Mariano Mamertino, an economist at Indeed, hopes the recruitment industry will not suffer from restrictions on the free movement of overseas workers: “After months of tortuous, recruitment-sapping uncertainty in Britain’s labour market, the Brexit verdict will deliver more of the same. A further, prolonged period of doubt will do little to encourage employers who have already delayed making hiring decisions to come off the fence. In the immediate term, some employers who deferred recruitment during the referendum campaign may now start to hire if they decide they can wait no longer.
“But the wider outlook remains hard to read, despite Despite Mark Carney’s pledge to do whatever it takes to prop up the UK economy. June’s official unemployment figures showed the jobless total reducing slightly, but the UK economy’s rate of job creation is fragile at best.

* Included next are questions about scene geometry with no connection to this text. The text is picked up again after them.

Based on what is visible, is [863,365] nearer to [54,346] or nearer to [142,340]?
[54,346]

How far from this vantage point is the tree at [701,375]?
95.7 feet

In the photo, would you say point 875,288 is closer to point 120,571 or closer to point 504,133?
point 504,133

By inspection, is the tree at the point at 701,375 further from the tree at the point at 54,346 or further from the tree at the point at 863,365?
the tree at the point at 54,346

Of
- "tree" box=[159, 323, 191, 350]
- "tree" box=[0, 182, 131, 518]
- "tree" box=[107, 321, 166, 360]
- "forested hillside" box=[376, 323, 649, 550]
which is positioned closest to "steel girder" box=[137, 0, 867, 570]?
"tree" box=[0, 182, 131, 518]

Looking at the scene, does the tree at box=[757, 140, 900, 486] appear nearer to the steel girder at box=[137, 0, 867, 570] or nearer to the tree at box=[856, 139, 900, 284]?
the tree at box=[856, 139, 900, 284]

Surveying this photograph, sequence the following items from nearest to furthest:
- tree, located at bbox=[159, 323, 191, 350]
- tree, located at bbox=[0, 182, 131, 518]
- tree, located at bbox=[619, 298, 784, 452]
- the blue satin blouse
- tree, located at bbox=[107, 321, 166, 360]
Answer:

In the longer term, crucial decisions will need to be made about what sort of labour market we want in Britain. UK employers have benefitted from the ability to recruit talent from overseas, and many Britons have seized the opportunity to live and work in other EU countries.
“While it’s unlikely that the shutters will suddenly be brought down on the English Channel, the free movement of workers has clear economic benefits – and it’s essential that British businesses can continue to be able to get the people they need to fill the jobs available. If Brexit is allowed to interrupt the flow of talent to the UK, Britain’s loss will be Ireland’s gain if skilled workers are lured by its dynamic and English-speaking labour market instead. So those tasked with the delicate job of negotiating the Brexit must ensure that a non-EU Britain enjoys the trade ties and access to European markets and talent that Norway and Switzerland do.”
Your World Healthcare
Ben Lawrence, a Director at Your World Healthcare, says: “The result today may see an impact on the recruitment of healthcare professionals from Europe. Any possible restrictions that could be placed on EU workers as a result, will vastly affect the chances of filling our ever-growing healthcare shortages.
“As an industry, our first contingency plan now should be to lobby the UK government to increase visa quotations from countries such as Australia. A restriction on healthcare professionals from South Africa, agreed more than decade ago, for example, will need to be reviewed to see if it can allow for their much valued healthcare professionals to come to Britain again.
“The next crucial step will be to permanently place nursing and healthcare professionals on the skills shortage list. With a growing population and ageing workforce within the NHS, tackling shortages will require robust action.”
As we listen intently to the news, all we can do is hope that Britain will remain strong throughout.